Exercise objective: Will you write out all the entries below exactly?

Records from a collection:
___

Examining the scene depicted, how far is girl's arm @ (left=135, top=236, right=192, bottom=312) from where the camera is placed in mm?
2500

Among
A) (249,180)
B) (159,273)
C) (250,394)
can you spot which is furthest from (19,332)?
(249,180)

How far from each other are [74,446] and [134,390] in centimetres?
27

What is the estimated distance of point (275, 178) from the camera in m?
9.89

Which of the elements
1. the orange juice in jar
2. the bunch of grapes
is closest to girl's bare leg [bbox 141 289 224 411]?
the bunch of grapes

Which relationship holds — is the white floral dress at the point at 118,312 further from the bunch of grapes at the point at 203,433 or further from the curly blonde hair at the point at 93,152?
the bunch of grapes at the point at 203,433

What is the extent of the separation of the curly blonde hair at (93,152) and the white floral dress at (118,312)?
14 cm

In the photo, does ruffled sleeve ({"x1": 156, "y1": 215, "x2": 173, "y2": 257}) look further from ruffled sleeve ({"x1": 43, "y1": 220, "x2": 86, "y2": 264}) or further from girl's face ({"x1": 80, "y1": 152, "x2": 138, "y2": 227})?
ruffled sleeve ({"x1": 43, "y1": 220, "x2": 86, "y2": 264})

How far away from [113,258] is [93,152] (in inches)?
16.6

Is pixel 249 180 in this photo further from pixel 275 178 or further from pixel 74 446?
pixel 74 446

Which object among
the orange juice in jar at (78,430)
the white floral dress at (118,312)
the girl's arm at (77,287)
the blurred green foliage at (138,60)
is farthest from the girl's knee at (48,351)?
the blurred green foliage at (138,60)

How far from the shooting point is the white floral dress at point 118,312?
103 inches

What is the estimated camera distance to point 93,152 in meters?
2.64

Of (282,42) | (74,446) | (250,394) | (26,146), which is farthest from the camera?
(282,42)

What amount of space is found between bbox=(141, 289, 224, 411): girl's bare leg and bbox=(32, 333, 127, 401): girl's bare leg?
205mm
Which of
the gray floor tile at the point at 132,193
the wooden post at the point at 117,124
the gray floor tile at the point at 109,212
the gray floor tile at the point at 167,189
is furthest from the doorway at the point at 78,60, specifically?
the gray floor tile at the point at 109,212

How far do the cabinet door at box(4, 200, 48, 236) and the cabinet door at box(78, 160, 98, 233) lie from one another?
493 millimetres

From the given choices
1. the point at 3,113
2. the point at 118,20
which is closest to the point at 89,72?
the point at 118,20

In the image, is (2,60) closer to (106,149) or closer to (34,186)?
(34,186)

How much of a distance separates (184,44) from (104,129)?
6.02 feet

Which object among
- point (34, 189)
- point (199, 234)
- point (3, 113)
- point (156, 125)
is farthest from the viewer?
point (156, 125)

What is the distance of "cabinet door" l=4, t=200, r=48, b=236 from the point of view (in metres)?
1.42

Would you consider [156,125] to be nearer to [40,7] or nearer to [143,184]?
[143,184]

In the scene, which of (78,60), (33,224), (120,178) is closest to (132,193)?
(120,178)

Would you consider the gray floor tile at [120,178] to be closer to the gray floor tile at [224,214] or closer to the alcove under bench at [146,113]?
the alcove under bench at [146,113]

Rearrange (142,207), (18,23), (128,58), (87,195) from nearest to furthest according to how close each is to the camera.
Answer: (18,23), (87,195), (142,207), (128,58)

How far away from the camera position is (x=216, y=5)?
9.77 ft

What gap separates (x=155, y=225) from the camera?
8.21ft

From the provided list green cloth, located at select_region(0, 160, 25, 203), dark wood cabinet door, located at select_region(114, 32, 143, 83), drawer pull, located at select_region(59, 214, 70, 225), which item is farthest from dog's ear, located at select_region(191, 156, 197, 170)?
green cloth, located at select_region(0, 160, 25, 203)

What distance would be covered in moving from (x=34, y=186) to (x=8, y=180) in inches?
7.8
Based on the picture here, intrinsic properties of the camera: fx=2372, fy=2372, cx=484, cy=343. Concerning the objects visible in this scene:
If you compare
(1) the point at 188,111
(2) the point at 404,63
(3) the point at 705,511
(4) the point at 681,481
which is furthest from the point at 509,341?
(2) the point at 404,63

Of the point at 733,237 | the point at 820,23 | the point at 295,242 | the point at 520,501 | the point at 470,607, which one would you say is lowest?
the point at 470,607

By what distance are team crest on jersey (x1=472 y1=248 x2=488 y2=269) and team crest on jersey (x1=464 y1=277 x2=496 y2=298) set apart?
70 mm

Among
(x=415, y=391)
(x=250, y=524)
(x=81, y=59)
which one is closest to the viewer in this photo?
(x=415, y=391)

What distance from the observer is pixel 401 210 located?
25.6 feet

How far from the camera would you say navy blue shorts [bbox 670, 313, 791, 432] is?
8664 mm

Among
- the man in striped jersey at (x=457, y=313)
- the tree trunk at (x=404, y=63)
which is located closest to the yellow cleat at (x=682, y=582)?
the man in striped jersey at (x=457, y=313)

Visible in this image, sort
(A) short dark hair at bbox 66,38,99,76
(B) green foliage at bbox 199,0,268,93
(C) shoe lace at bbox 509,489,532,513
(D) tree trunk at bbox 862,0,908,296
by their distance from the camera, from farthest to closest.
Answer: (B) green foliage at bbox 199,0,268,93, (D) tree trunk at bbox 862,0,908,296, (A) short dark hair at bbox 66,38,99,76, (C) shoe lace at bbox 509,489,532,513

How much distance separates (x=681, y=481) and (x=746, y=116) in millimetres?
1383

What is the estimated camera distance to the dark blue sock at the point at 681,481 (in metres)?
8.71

___

Response to the exercise:
Examining the scene depicted, how far is girl's arm @ (left=135, top=236, right=192, bottom=312) from where the camera is placed in mm?
2500

Among
A) (249,180)
B) (159,273)
C) (250,394)
can you spot which is furthest from (19,332)?
(249,180)

How far from each other are [74,446] and [134,390] in centimetres?
27

What is the estimated distance of point (275, 178) from the camera in m?
9.89

Which of the elements
1. the orange juice in jar
2. the bunch of grapes
is closest to girl's bare leg [bbox 141 289 224 411]?
the bunch of grapes

Which relationship holds — is the white floral dress at the point at 118,312 further from the bunch of grapes at the point at 203,433 or further from the curly blonde hair at the point at 93,152?
the bunch of grapes at the point at 203,433

What is the extent of the separation of the curly blonde hair at (93,152) and the white floral dress at (118,312)?
14 cm

In the photo, does ruffled sleeve ({"x1": 156, "y1": 215, "x2": 173, "y2": 257}) look further from ruffled sleeve ({"x1": 43, "y1": 220, "x2": 86, "y2": 264}) or further from girl's face ({"x1": 80, "y1": 152, "x2": 138, "y2": 227})?
ruffled sleeve ({"x1": 43, "y1": 220, "x2": 86, "y2": 264})

How far away from [113,258] is [93,152] (in inches)?
16.6

Is pixel 249 180 in this photo further from pixel 275 178 or further from pixel 74 446?
pixel 74 446

Which object among
the orange juice in jar at (78,430)
the white floral dress at (118,312)
the girl's arm at (77,287)
the blurred green foliage at (138,60)
is farthest from the girl's knee at (48,351)?
the blurred green foliage at (138,60)

How far from the shooting point is the white floral dress at point 118,312?
103 inches

What is the estimated camera distance to point 93,152 in meters?
2.64

Of (282,42) | (74,446) | (250,394) | (26,146), which is farthest from the camera?
(282,42)

What amount of space is found between bbox=(141, 289, 224, 411): girl's bare leg and bbox=(32, 333, 127, 401): girl's bare leg?
205mm
Which of
the gray floor tile at the point at 132,193
the wooden post at the point at 117,124
the gray floor tile at the point at 109,212
the gray floor tile at the point at 167,189
is furthest from the doorway at the point at 78,60, specifically?
the gray floor tile at the point at 109,212

How far do the cabinet door at box(4, 200, 48, 236) and the cabinet door at box(78, 160, 98, 233) lie from one another?
493 millimetres

From the given choices
1. the point at 3,113
2. the point at 118,20
which is closest to the point at 89,72?
the point at 118,20

In the image, is (2,60) closer to (106,149) or closer to (34,186)?
(34,186)

How much of a distance separates (184,44) from (104,129)?
6.02 feet

Which object among
- point (34, 189)
- point (199, 234)
- point (3, 113)
- point (156, 125)
is farthest from the viewer?
point (156, 125)

What is the distance of "cabinet door" l=4, t=200, r=48, b=236 from the point of view (in metres)?
1.42

Would you consider [156,125] to be nearer to [40,7] or nearer to [143,184]?
[143,184]

In the scene, which of (78,60), (33,224), (120,178) is closest to (132,193)?
(120,178)

Would you consider the gray floor tile at [120,178] to be closer to the gray floor tile at [224,214] or closer to the alcove under bench at [146,113]?
the alcove under bench at [146,113]

Rearrange (142,207), (18,23), (128,58), (87,195) from nearest to furthest according to how close each is to the camera.
Answer: (18,23), (87,195), (142,207), (128,58)

How far away from the camera position is (x=216, y=5)?
9.77 ft

What gap separates (x=155, y=225) from the camera?
8.21ft

From the provided list green cloth, located at select_region(0, 160, 25, 203), dark wood cabinet door, located at select_region(114, 32, 143, 83), drawer pull, located at select_region(59, 214, 70, 225), which item is farthest from dog's ear, located at select_region(191, 156, 197, 170)?
green cloth, located at select_region(0, 160, 25, 203)

What distance would be covered in moving from (x=34, y=186) to (x=8, y=180) in inches?
7.8
Based on the picture here, intrinsic properties of the camera: fx=2372, fy=2372, cx=484, cy=343. Concerning the objects visible in this scene:
If you compare
(1) the point at 188,111
(2) the point at 404,63
(3) the point at 705,511
(4) the point at 681,481
which is furthest from the point at 509,341?
(2) the point at 404,63

Of the point at 733,237 | the point at 820,23 | the point at 295,242 | the point at 520,501 | the point at 470,607, which one would you say is lowest?
the point at 470,607

By what distance are team crest on jersey (x1=472 y1=248 x2=488 y2=269) and team crest on jersey (x1=464 y1=277 x2=496 y2=298) set apart?
70 mm

Among
(x=415, y=391)
(x=250, y=524)
(x=81, y=59)
which one is closest to the viewer in this photo?
(x=415, y=391)

What distance from the observer is pixel 401 210 located?
25.6 feet

How far from the camera would you say navy blue shorts [bbox 670, 313, 791, 432] is?
8664 mm

Among
- the man in striped jersey at (x=457, y=313)
- the tree trunk at (x=404, y=63)
which is located closest to the yellow cleat at (x=682, y=582)?
the man in striped jersey at (x=457, y=313)

Visible in this image, sort
(A) short dark hair at bbox 66,38,99,76
(B) green foliage at bbox 199,0,268,93
(C) shoe lace at bbox 509,489,532,513
(D) tree trunk at bbox 862,0,908,296
by their distance from the camera, from farthest to closest.
Answer: (B) green foliage at bbox 199,0,268,93, (D) tree trunk at bbox 862,0,908,296, (A) short dark hair at bbox 66,38,99,76, (C) shoe lace at bbox 509,489,532,513

How much distance separates (x=681, y=481) and (x=746, y=116) in millimetres?
1383

What is the estimated camera distance to the dark blue sock at the point at 681,481 (in metres)?
8.71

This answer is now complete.